After 2012, home prices began to rise again, and the growth became much stronger around 2015. The largest jump happened between 2020 and 2022, where prices increased very quickly. After 2022, the prices show a slight decrease and then level off from 2023 to 2025. 
Overall, the long-term trend shows that home values in Colorado have grown significantly over the last 25 years, with some ups and downs related to economic conditions.


In [None]:
# STEP 10 — Compare Colorado with Washington and Texas (yearly averages)

# Choose states for comparison
states = ['Colorado', 'Washington', 'Texas']

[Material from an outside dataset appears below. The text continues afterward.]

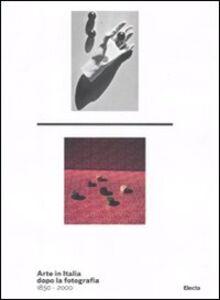 Libro Arte in Italia dopo la fotografia 1850-2000. Catalogo della mostra (Roma, 24 dicembre 2011-4 marzo 2012)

# Keep only Date + selected states, drop missing values
states_df = df[['Date'] + states].dropna()

# Extract the year
states_df['Year'] = states_df['Date'].dt.year

# Group by year and compute average for each state
states_yearly = (
    states_df
    .groupby('Year')[states]
    .mean()
    .reset_index()
)

# Show the first few rows
states_yearly.head()


In [None]:
# STEP 11 — Line chart for Colorado vs Washington vs Texas

plt.figure(figsize=(12, 6))

for s in states:
    plt.plot(states_yearly['Year'], states_yearly[s], marker='o', linewidth=2, label=s)

plt.title("Average Home Values: Colorado vs Washington vs Texas (2000–2025)", fontsize=16)
plt.xlabel("Year", fontsize=13)
plt.ylabel("Average Home Price (USD)", fontsize=13)
plt.grid(True)
plt.legend()
plt.show()


This chart compares how home prices changed in Colorado, Washington, and Texas from 2000 to 2025. Washington has the highest prices and shows the fastest growth, especially after 2015, which matches the tech-driven housing boom in the Seattle area. Texas remains the most affordable state, with slower and steadier price increases across the entire period. Colorado starts closer to Texas in the early 2000s but begins rising much faster after 2012. By 2020–2022, Colorado’s trend looks more similar to Washington, showing strong housing demand and rapid price growth. This shift suggests that Colorado has moved from a mid-priced market to a much higher-cost market over the last decade. Overall, the comparison shows that Colorado’s housing market has become significantly more expensive and more competitive than it used to be.

In [None]:
# step 12: save the yearly table to a CSV for later modeling

OUT = "colorado_zhvi_2000_2025.csv"
co_yearly.to_csv(OUT, index=False)
print(f"Saved: {OUT}  (rows: {len(co_yearly)})")